* Exercise prompt: Output only the lines below from the one holding "Skulptur Juicy Salif" down to the one holding "Papier Hassock pliable", both end lines included and every picture dropped.
(Study material begins)
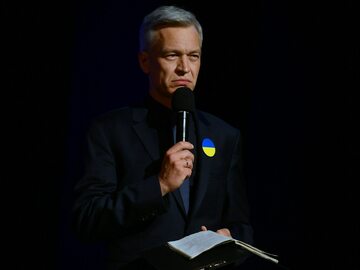 Aktor Michał Żebrowski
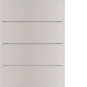 Berker Tastsensor 4fach Komfort 75164594 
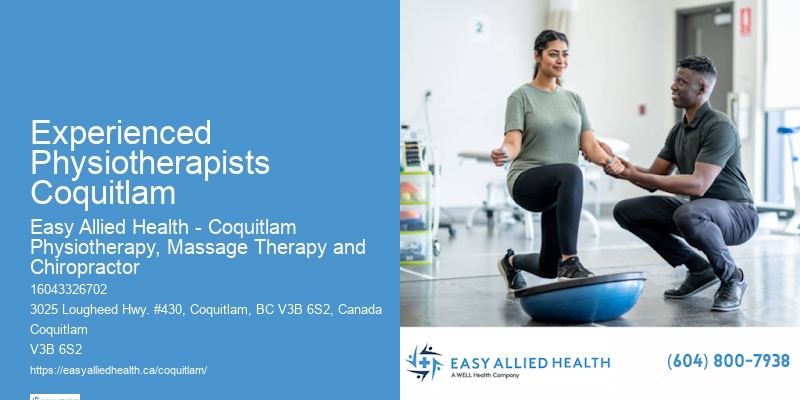 Experienced Physiotherapists Coquitlam Sports Physiotherapy Experts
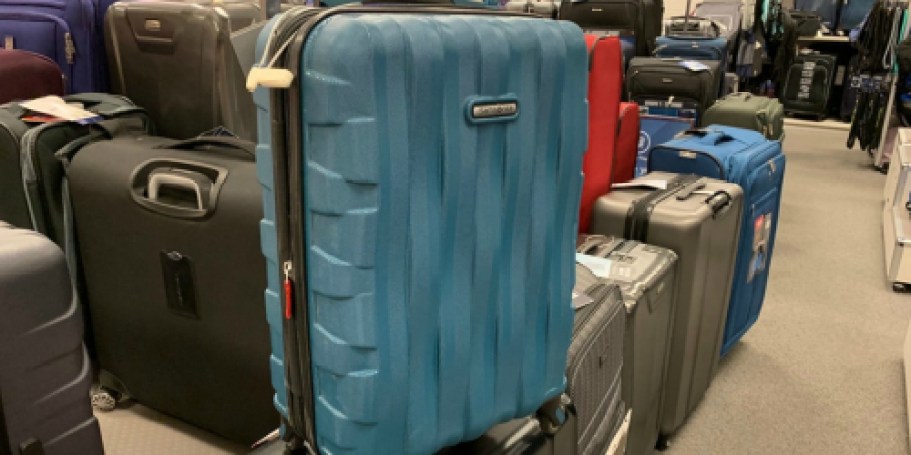 Samsonite Carry-On Luggage from $77.99 Shipped + Earn $10 Kohl’s Cash!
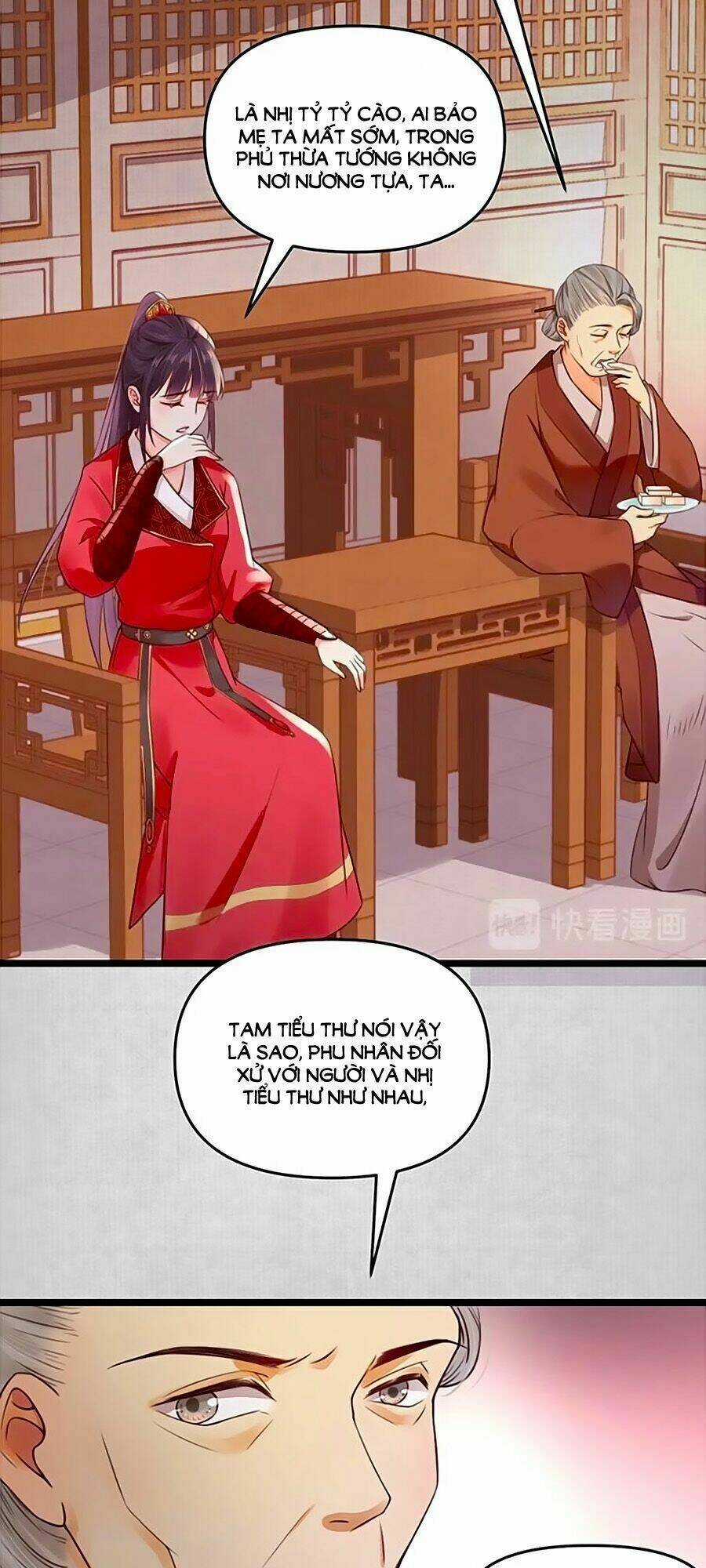 Hoạn Phi Hoàn Triều - Chapter 12 - Trang 5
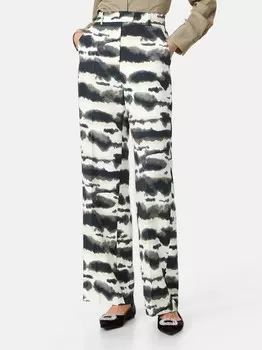 Широкие брюки Taifun, бежевый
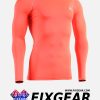 FIXGEAR CPL-RO Skin-tight Compression Base Layer Shirt
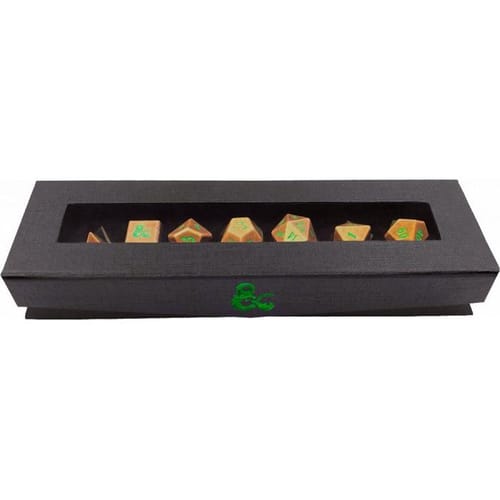 Súprava kovových kociek Dungeons & Dragons: Feywild Copper and Green (7 ks) Súprava kovových kociek Dungeons & Dragons: Feywild Copper and Green (7 ks)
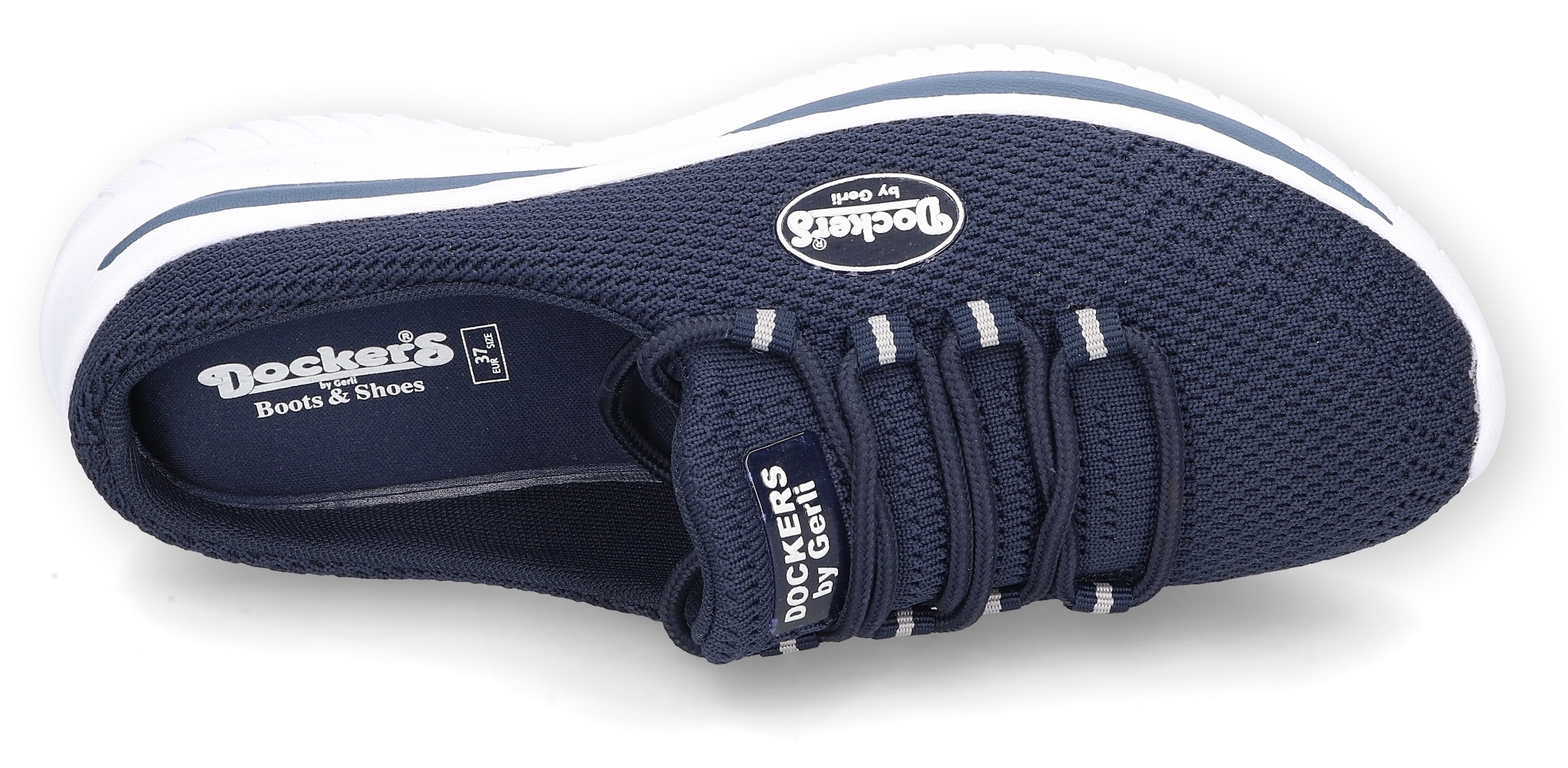 Dockers by Gerli Clog, Sabot, Slides, Freizeitschuh, Sneaker zum Schlupfen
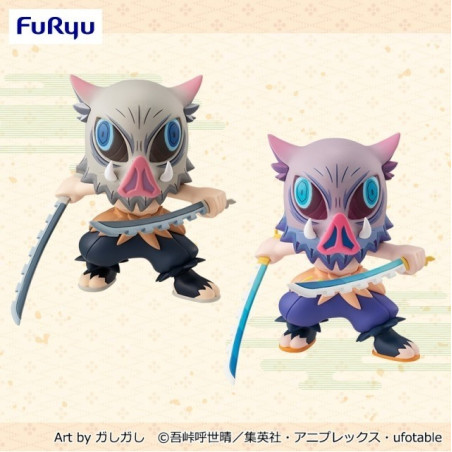 Demon Slayer Inosuke Hashibira Toonize Ver. Figurine Demon Slayer Inosuke Hashibira Toonize Ver. Figurine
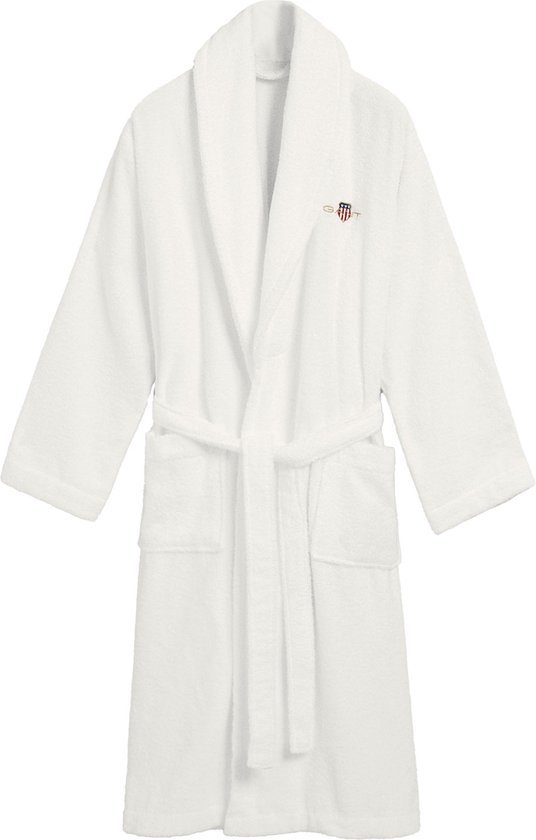 GANT Badjas ARCHIVE SHIELD TERRY ROBE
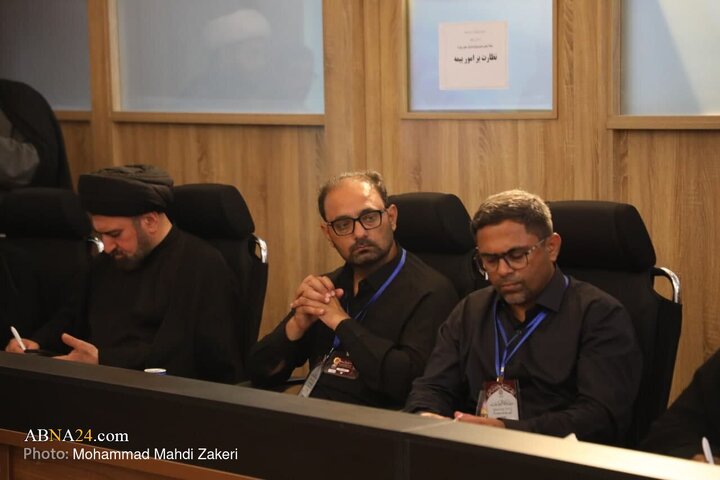 گزارش تصویری | دومین روز همایش بین‌المللی اربعین حسینی؛ کرامت، عدالت و مسئولیت جهانی در کربلای معلی _ ۲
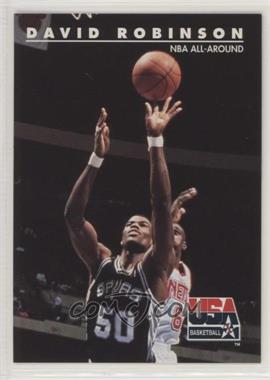 1992 Skybox USA - [Base] #81 - David Robinson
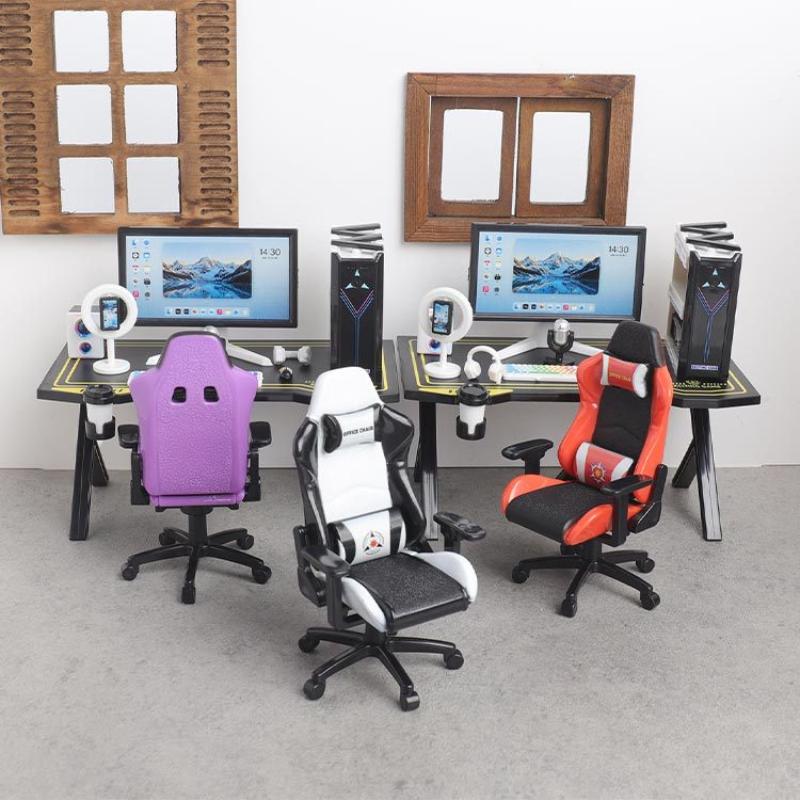Conjunto de Mesa e Cadeira de  - Setup Desk Monitor avaliação e preço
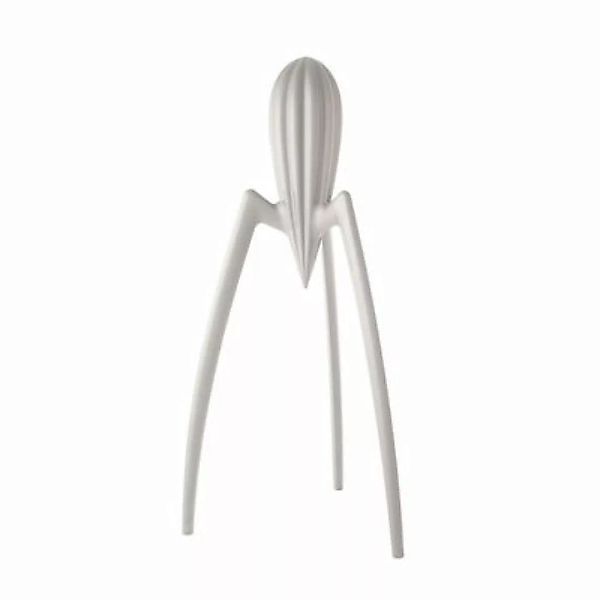 Skulptur Juicy Salif XXL plastikmaterial weiß / H 187 cm - Alessi - Weiß günstig online kaufen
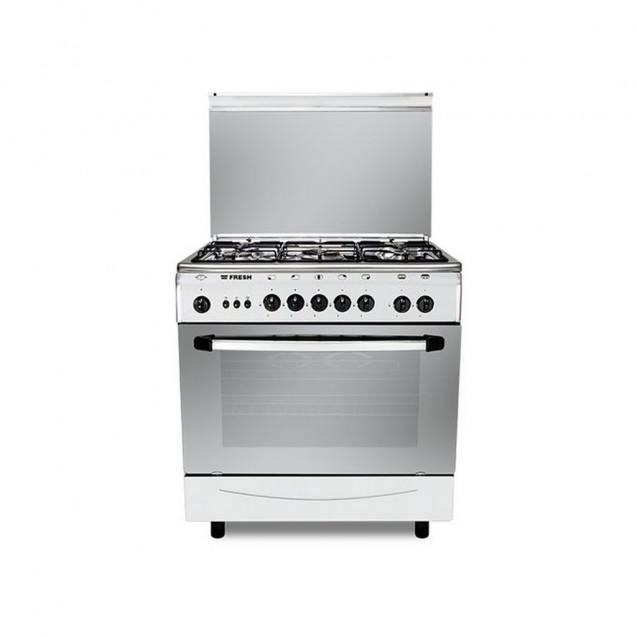 Fresh Forno Cooker 80cm, Stainless Fan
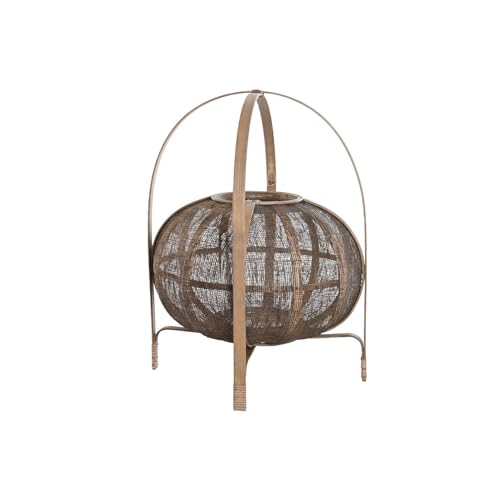 PORTAVELA BAMBU LINO 35X35X47 NATURAL MARRON - Musique & Instruments en promo à 26.84€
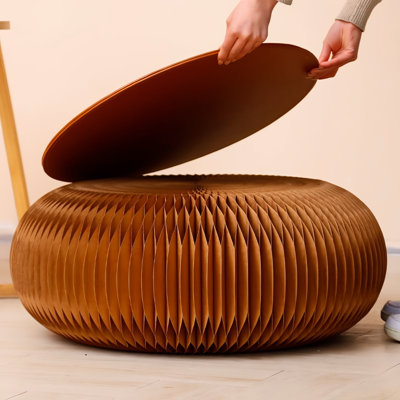 Papier Hassock pliable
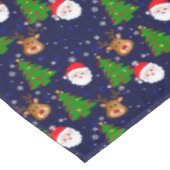 Merry Christmas Tableloth, 52"x70"テーブルクロス テーブルクロス (アングル)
(Study material ends)
* Solved exercise:
 Skulptur Juicy Salif XXL plastikmaterial weiß / H 187 cm - Alessi - Weiß günstig online kaufen
 Fresh Forno Cooker 80cm, Stainless Fan
 PORTAVELA BAMBU LINO 35X35X47 NATURAL MARRON - Musique & Instruments en promo à 26.84€
 Papier Hassock pliable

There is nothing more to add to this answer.